Basic ideas were also lacking; the German chemist Friedrich Kekule proposed in 1857 that the carbon atom produces four covalent bonds the year after Perkin's discovery. The structure of benzene was not known either, that is, the chemists did not know that the six carbon groups were ring shaped. It was Kekule himself who supposedly proposed it, after seeing the coal dancing in dreams. Annular structures are typical because in many molecules they are small energy structures.

Organic chemistry is similar to a mecano, the parts are atoms and the joints between them must be made according to certain rules. Known to these standards, current chemists can synthesize in the laboratory virtually any organic molecule, natural or not. XIX. In the mid-20th century, that chemistry was a trial error, but at the end of the century the situation was different.

Then

Dye purity samples made by the perkin himself. Miss Annie Florence Perkin gave these samples to the London Science Museum in 1947.
Science Museum

Perkin, not lacking money, worked simultaneously in the dye industry business and in organic synthesis research. When Alizarina learned about red synthetic dye, she began to refine the synthesis method to maintain the monopoly of dyes. However, BASF registered the Alice's patent one day before Perkin.
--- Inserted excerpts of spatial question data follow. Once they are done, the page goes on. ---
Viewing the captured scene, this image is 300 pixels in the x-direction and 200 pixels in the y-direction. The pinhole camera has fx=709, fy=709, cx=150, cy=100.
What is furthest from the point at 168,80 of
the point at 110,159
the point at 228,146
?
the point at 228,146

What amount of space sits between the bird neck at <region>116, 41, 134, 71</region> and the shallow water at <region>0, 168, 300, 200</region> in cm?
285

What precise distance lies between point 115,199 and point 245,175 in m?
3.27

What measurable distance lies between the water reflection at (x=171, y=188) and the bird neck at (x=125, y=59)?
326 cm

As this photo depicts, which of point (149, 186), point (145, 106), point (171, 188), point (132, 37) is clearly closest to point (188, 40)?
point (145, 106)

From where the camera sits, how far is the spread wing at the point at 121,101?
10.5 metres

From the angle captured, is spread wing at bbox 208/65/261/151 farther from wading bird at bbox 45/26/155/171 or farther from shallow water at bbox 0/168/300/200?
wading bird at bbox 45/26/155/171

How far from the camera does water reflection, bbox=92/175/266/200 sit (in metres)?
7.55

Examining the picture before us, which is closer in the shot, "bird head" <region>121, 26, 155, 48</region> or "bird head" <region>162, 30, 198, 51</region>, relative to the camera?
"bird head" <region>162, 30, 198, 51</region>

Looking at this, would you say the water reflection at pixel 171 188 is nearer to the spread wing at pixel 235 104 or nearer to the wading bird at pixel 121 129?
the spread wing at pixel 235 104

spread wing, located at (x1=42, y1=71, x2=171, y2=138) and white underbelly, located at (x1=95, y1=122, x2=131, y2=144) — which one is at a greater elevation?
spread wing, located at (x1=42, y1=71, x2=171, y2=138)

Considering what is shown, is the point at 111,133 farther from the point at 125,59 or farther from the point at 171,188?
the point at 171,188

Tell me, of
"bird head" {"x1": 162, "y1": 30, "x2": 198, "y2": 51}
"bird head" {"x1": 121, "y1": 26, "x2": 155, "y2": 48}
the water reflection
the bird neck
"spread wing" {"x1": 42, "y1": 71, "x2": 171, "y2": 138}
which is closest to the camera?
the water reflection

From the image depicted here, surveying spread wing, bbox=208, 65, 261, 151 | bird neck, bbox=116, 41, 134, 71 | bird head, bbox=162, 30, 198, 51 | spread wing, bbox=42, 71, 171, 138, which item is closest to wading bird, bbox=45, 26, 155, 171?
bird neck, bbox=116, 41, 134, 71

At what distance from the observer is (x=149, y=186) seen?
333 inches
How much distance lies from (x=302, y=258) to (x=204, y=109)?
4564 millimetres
In 1874 he sold the factory, abandoned the dyes and devoted himself exclusively to research. By then, competition in the chemical industry was very hard. German companies acquired great strength and were completely imposed at the end of the century.

Perkin devoted himself to research in organic chemistry and, thereafter, continued to reap great successes; a well-known reaction bears his name: Perquinas reaction. That's why he also remembers the history of chemistry. The creator of synthetic purple died rich in 1904.

Purple Luxury
In Roman times, purple was very expensive. They made it representative of luxury, only Caesar and the senators had permission to dress in that color. In any case, it was very expensive, as the Phoenicians brought from far away from the city of Tyre. In addition, the process of obtaining the dye was very complicated and laborious. It was extracted from the mucus of a mollusk, from the sea snail Murex brandaris, which was going to crush thousands of snails to get the dye of a few kilograms.
The molecule that gives color to purple shot was identified in 1909 by the German Paul Friedländer. Too late from the market point of view; five decades after Perkin's purple aniline. This molecule, 6.6-dibromoindigo, was synthesized three years earlier, but was never marketed by the dye industry.